AA: It is. I would also like to point out that it’s important to make sure the model is accessible, because you can be transparent but not accessible. I can publish a very complex piece of software code that no one understands and claim that it is open source, you know. But if people don’t understand it, if people can’t interact with it, if people cannot easily point out what’s wrong with it, then it’s not that accessible; so, I think transparency is required but not necessarily enough. You also need to make it easy to understand and easy to interact with.
SH: What’s the end goal of that cluster of virtues, like transparency, accessibility and interpretability? What are we trying to achieve with those things?
AA: I think we put a lot of effort into research and it’s sad when you see there’s so much research waste. A lot of work, a lot of financial resources, a lot of human capital, goes into doing all this research.
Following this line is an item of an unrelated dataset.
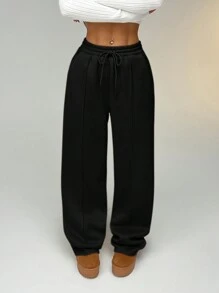 SHEIN Tall CURVE Plus Size Solid Color Front Tie Simple Thermal Lined Sports Casual Pants - Black - View 3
If we can prevent research waste, prevent things that do not end up being used, and if we can make it more efficient to improve upon what we already have, I think that’s a great outcome.
SH: Why does some research get wasted and some become very useful?
AA: I think part of the problem is that the short-term incentives for academics are not necessarily always aligned with the long-term goals of the science. So that, for example, leads to this explosion of clinical prediction models. Sometimes we have very complex clinical prediction models that don’t perform as good as an incredibly simple one and I understand why that happens. A lot of times it’s because it’s easier to get funding for that kind of project, like that kind of project gets better news coverage, and there’s a lot of hype around it.
So, I think what we’re trying to do here is to develop some tools and best practices that make it easier to do good research and contribute to a better outcome for everyone. As a modeller, my goal is to contribute to improved care. Sometimes this could mean picking up a model that is performing well in validations; other times it means getting rid of a model that is not improving care. Either way, we need to know how well a model performs, right? And I think Peer Models Network makes it easier for people to critique models – to show which models work, which models don’t work – and opens models [up] to a wider community that did not previously have easy access to models. This could be patients, advocacy groups, journalists, policymakers, or any curious citizen really.
I would love to see someone who comes from a different background – not from this community of modellers, not bound by our shared ideas of how to make these models – take a look at it with a different angle, with a different perspective, and criticize it for something that we never even thought of. I think a lot of benefits can come from opening up your models to the entire world.